There are two schools of opinion on Sir Stuart. His supporters claim he has transformed the busine ss since accepting what was, on arrival in May 2004, the toughest job in retail. A tired brand has been revived, prices cut, outdated store formats overhauled and, above all, financial performance dramatically improved – M&S profits last year topped £1bn for the first time in a decade, up from £556m in the year Sir Stuart joined.

The converse argument is that Sir Stuart's undoubted charm should not disguise M&S's underlying problems – that the short-term improvements were easy hits and that the retailer is not as well placed as it should be to deal with the impending consumer slowdown. There's also the issue of two ill-timed corporate governance rows.

Certainly, it is fair to say much of the City has never been convinced by Sir Stuart – one reason why M&S shares have been lacklustre, particularly over the past 12 months, during which time they've dropped 44 per cent. Equally, if shareholders had, four years ago, been guaranteed the sales improvement Sir Stuart has delivered, they would no doubt have jumped for joy.

Where now, then, for M&S? Sir Stuart says the correct response to a consumer slowdown is to bear down on costs while planning for the long term – capital expenditure for the year ahead will be up to £900m, with plans for further store improvements and expansion in both food and international operations.

◆ RECORDS PROVIDED:
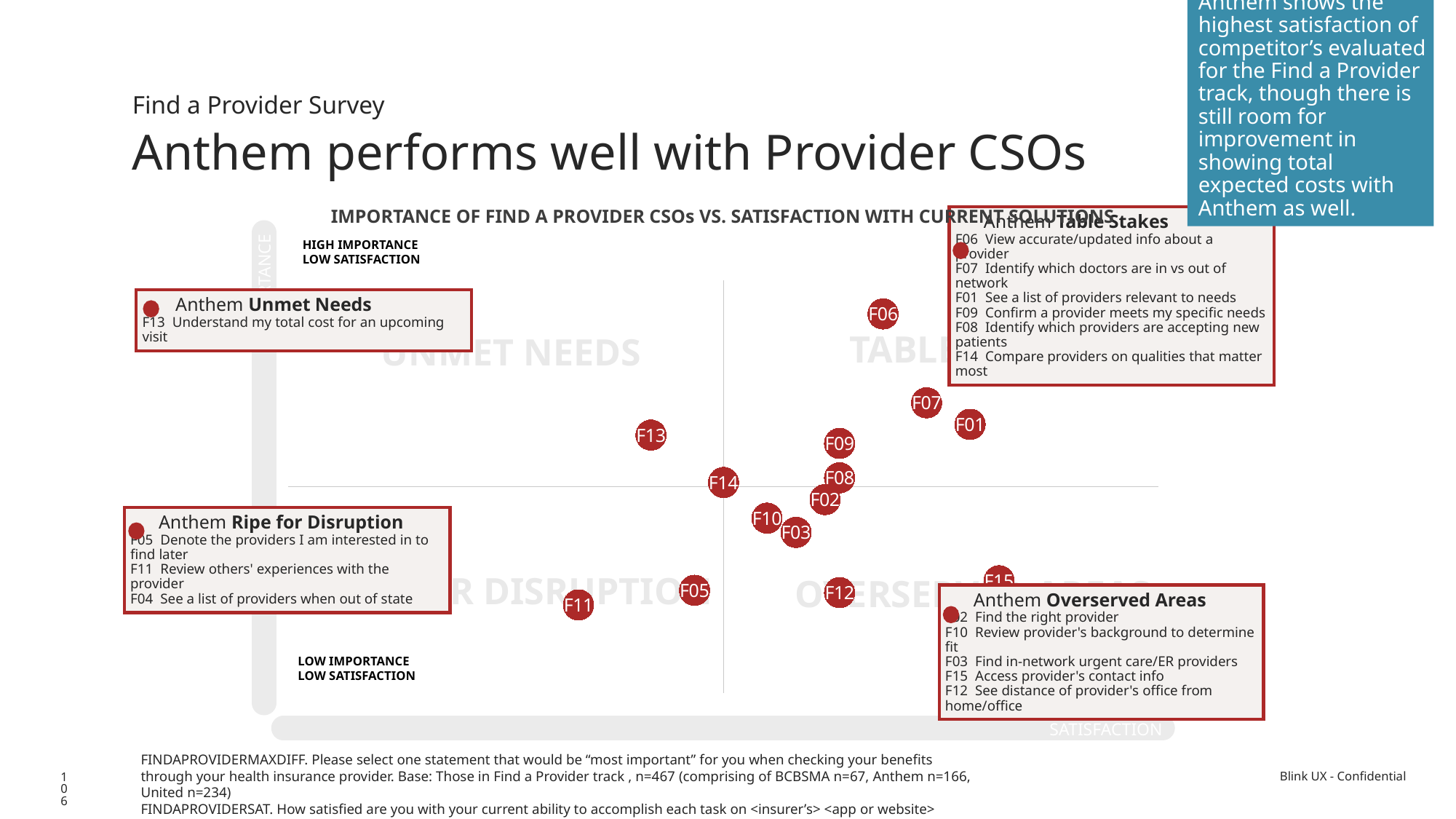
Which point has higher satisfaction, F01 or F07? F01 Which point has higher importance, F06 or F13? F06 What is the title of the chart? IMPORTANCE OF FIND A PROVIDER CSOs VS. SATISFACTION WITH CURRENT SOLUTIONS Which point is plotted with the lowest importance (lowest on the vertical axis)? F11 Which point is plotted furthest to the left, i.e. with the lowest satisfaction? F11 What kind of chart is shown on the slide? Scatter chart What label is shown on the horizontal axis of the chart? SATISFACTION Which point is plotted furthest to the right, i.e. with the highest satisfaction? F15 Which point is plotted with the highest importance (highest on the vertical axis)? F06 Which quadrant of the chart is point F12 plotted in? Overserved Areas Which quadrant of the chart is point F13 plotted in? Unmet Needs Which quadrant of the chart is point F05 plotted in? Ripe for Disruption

--

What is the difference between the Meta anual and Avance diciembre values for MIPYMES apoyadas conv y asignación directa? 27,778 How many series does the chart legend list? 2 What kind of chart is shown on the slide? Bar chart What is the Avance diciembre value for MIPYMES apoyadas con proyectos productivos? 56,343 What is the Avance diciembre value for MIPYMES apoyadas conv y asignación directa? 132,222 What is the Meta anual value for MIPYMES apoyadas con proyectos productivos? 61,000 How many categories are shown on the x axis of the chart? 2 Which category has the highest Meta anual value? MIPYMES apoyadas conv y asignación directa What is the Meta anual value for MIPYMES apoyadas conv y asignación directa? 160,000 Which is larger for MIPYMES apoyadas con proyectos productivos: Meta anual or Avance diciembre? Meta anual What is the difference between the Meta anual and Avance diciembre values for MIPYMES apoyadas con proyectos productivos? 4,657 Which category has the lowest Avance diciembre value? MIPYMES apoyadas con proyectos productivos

==

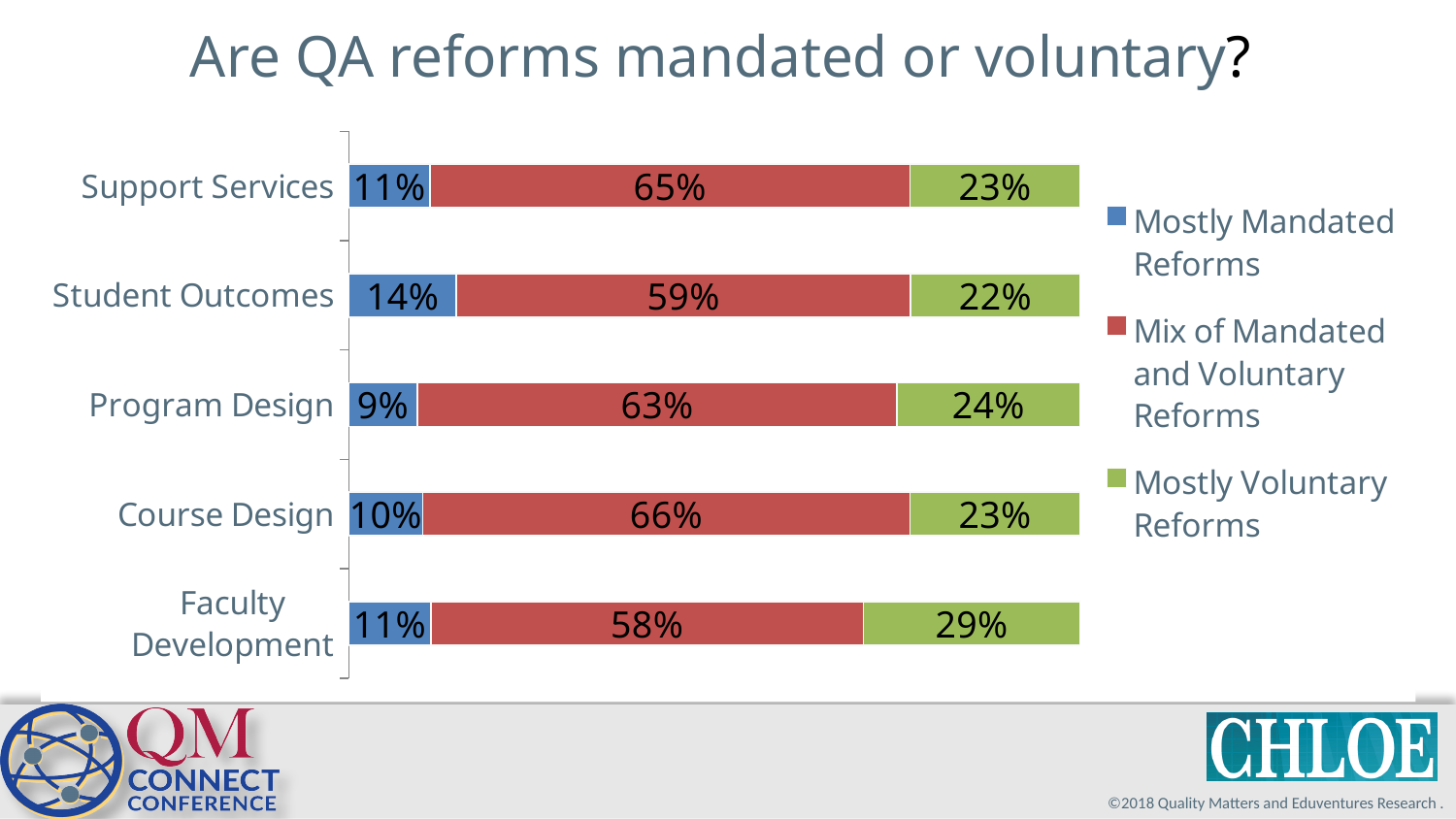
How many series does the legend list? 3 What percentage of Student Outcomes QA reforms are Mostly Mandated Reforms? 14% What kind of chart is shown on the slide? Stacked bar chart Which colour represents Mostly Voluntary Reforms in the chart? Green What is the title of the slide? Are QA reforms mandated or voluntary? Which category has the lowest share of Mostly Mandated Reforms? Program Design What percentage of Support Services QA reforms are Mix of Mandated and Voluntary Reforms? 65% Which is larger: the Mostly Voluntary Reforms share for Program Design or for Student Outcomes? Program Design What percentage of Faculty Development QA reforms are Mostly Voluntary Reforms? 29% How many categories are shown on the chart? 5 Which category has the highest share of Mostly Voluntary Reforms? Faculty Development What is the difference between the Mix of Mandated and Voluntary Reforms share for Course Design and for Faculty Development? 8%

◆ EXPLORE THE MATERIAL:
1. Answer the following from the passage on Sir Stuart and M&S.
(a) In what month and year did Sir Stuart arrive at M&S?
(b) By what percentage have M&S shares dropped over the past 12 months?
(c) What figure is given for capital expenditure in the year ahead?
2. Quote the passage on Sir Stuart and M&S word for word, beginning at the words "There are two" and stopping after the words "Sir Stuart joined.".
3. List every sum of money in pounds that appears in the passage on Sir Stuart and M&S.

◆ ANSWERS TO THE PROBLEMS:
1.
(a) May 2004
(b) 44 per cent
(c) Up to £900m

2.
There are two schools of opinion on Sir Stuart. His supporters claim he has transformed the busine ss since accepting what was, on arrival in May 2004, the toughest job in retail. A tired brand has been revived, prices cut, outdated store formats overhauled and, above all, financial performance dramatically improved – M&S profits last year topped £1bn for the first time in a decade, up from £556m in the year Sir Stuart joined.

3.
£1bn
£556m
£900m